The District took in nearly $85 million in its most recent fiscal year from its sprawling network of speed and red-light cameras, shattering its previous record and inflaming an ongoing debate about ticket-based fines.
According to statistics from the District’s chief financial officer, the city collected $84.9 million in “automated traffic enforcement” revenues through the end of September, when the city’s 2012 fiscal year concluded.
In the 2011 fiscal year, the District logged about $55 million in traffic camera fines, a record at the time.
The final 2012 fiscal year statistics, which came days after several D.C. lawmakers introduced a measure to reduce speed camera fines, intensified the prospects for an end-of-the-year legislative clash.
Ward 2 D.C. Councilman Jack Evans said it would be a challenge to persuade lawmakers to slash fines now that they’ve been on the books for years.
“It’s going to be tough,” Evans said. “When the fines were established, there should have been more discussion about them.”
While the bill has drawn support from nearly a half-dozen legislators, Mayor Vincent Gray, who has dismissed allegations that the cameras are essentially ATMs for the District government, has not yet embraced the measure.
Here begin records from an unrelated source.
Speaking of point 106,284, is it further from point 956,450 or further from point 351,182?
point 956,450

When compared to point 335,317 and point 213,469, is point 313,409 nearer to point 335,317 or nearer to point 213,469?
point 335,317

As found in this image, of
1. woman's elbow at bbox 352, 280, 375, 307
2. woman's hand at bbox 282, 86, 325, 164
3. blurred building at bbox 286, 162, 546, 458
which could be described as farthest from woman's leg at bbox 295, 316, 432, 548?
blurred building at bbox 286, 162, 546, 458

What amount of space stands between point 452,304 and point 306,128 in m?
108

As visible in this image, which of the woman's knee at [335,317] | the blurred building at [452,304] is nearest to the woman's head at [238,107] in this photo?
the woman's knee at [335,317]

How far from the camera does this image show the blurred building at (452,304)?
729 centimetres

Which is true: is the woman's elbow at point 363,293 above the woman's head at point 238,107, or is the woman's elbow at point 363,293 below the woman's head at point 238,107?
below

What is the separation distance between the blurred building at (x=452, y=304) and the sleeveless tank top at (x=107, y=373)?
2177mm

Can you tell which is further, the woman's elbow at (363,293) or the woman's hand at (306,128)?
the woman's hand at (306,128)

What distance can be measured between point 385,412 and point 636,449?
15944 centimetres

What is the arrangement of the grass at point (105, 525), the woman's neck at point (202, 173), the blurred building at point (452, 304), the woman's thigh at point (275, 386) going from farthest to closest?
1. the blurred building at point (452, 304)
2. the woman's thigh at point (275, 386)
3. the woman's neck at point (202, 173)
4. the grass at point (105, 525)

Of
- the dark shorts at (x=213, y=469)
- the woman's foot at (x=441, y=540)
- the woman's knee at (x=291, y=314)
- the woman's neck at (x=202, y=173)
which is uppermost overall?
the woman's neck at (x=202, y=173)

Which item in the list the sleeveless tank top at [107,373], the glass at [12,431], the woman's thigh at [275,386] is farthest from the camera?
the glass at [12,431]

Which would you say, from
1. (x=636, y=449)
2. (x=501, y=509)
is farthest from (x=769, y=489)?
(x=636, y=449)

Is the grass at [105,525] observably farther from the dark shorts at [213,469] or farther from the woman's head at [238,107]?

Gray has said he would need to evaluate how much a reduction in fines would cut at the city’s bottom line and that he was working on his own proposals to pitch to lawmakers.
But he also hit back hard at the allegation that the cameras are merely present to generate millions of dollars in cash.
“The public safety aspect for me is first and foremost,” Gray told The Washington Examiner on Thursday. “We didn’t necessarily see it as a revenue raiser because it raised more money than we thought it was going to raise. Obviously, the money will help to do other things in the city, but my priority will continue to be on public safety.”